Ia mengambil uang dari dompetnya, hanya tersisa seratus ribu di dalam sana.
Shearen keluar dari lift, berjalan ke minimarket di sekitar apartemen. Ia mengambil mi instan dan air mineral, lalu segera membayarnya di kasir.
Setelah selesai, Shearen kembali ke apartemen dan menuju kamarnya. Namun, matanya membulat ketika melihat pintu apartemennya terbuka lebar. Padahal, ia sudah menguncinya tadi.
Shearen masuk dan memeriksa seluruh ruangan, tapi tidak menemukan siapa pun di sana. Apartemen itu sepi.
Setelah menghela napas lega, Shearen berjalan ke dapur untuk memasak mi instan. Setelah selesai makan, ia kembali masuk ke kamarnya.
Namun, matanya kembali membulat ketika melihat seorang pria keluar dari kamar mandi, hanya mengenakan handuk yang melilit di pinggangnya.
"Siapa kau? Apa kau maling?" tanya Shearen dengan nada curiga.
"Berani sekali wanita sepertimu menyebutku maling," balas pria itu sambil mendekatinya.
"Kalau begitu, kenapa kau ada di apartemenku?"
Pria itu melangkah lebih dekat, membuat Shearen mundur hingga membentur pintu. "Harusnya aku yang bertanya padamu. Kenapa kau ada di sini? Ini apartemenku."
"Jangan menuduhku balik!" bentak Shearen sambil menunjukkan card lock yang diberikan John. "Lihat ini. Aku punya kartu aksesnya!"
"Dapat dari mana kau kartu itu? Jangan-jangan kau mencuri," sindir pria itu.
Shearen memukul bahu pria itu kesal. "Aku bukan pencuri! Ingat itu! Awas saja kalau kau menuduhku lagi."
"Iya, aku percaya. Mana ada maling secantik dirimu," ucap pria itu sambil tersenyum.

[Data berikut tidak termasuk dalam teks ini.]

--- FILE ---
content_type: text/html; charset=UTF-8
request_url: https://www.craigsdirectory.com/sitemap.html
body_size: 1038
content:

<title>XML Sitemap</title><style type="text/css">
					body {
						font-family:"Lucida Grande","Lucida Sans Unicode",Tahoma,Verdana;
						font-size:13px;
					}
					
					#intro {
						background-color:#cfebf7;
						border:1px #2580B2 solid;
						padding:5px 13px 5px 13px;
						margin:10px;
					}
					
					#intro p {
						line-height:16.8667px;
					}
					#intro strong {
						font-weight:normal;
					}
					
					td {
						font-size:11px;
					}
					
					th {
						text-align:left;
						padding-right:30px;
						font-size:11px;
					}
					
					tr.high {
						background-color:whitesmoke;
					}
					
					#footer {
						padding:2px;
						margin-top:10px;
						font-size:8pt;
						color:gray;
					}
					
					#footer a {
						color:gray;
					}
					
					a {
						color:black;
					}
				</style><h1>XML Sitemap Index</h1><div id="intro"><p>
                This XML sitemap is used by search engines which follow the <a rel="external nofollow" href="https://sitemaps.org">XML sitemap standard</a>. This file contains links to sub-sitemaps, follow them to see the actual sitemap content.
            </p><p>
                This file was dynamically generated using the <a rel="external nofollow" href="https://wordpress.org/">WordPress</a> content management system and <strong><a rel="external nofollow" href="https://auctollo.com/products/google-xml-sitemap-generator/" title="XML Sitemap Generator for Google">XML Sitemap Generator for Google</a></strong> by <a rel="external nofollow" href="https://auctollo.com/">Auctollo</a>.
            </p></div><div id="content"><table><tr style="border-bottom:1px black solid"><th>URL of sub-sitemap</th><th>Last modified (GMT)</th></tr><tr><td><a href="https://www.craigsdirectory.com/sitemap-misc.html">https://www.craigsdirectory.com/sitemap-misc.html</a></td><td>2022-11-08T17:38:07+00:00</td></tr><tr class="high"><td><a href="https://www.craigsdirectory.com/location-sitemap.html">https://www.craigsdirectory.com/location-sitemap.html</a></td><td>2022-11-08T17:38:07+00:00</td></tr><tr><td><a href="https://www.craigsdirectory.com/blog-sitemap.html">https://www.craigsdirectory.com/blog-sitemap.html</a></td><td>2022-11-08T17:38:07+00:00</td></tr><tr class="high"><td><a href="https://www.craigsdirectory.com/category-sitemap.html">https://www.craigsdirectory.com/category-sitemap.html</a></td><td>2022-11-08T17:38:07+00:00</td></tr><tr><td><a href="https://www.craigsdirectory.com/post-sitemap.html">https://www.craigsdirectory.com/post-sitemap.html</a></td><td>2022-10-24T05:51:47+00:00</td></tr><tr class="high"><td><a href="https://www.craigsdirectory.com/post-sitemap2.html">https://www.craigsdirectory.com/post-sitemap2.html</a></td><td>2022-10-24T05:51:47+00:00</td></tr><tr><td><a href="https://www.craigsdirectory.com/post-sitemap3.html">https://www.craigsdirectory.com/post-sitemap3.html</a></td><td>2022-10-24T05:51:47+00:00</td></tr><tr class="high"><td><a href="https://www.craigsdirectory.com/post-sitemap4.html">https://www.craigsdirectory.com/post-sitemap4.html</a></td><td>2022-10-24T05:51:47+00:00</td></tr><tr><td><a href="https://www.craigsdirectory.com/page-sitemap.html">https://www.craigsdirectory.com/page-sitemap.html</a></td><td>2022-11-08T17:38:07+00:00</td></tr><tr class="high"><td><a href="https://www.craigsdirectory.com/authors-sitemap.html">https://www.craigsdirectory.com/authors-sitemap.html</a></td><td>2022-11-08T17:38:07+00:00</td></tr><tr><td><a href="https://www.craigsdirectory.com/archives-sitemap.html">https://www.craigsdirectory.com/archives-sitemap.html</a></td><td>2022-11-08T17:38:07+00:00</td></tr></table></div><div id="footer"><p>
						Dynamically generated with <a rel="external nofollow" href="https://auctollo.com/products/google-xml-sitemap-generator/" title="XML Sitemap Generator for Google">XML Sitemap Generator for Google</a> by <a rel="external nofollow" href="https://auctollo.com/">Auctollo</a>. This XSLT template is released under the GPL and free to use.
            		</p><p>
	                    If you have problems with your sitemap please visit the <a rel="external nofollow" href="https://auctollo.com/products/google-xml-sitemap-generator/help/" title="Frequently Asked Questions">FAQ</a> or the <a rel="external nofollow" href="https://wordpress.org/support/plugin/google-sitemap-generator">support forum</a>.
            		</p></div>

"Jangan sok akrab. Kita bahkan belum saling kenal!"
"Alexander Axel," ucap pria itu sambil mengulurkan tangannya. "Namamu siapa?"
Shearen menatap pria itu dengan mata membulat. Apakah ini Axel, pria yang tadi pagi disebut oleh Sila, cleaning service apartemen itu?
"Namamu siapa?" tanya Axel lagi.
"S-Shearen."
"Aku akan pergi dari sini jika kau tinggal di sini," ucap Shearen buru-buru. "Aku akan mengemasi barang-barangku."
"Apakah kau punya tempat tinggal lain?"
Shearen menggelengkan kepala.
"Di apartemen ini ada dua kamar. Tinggallah di sini. Aku tidak akan lama. Mungkin empat hari lagi aku akan pergi."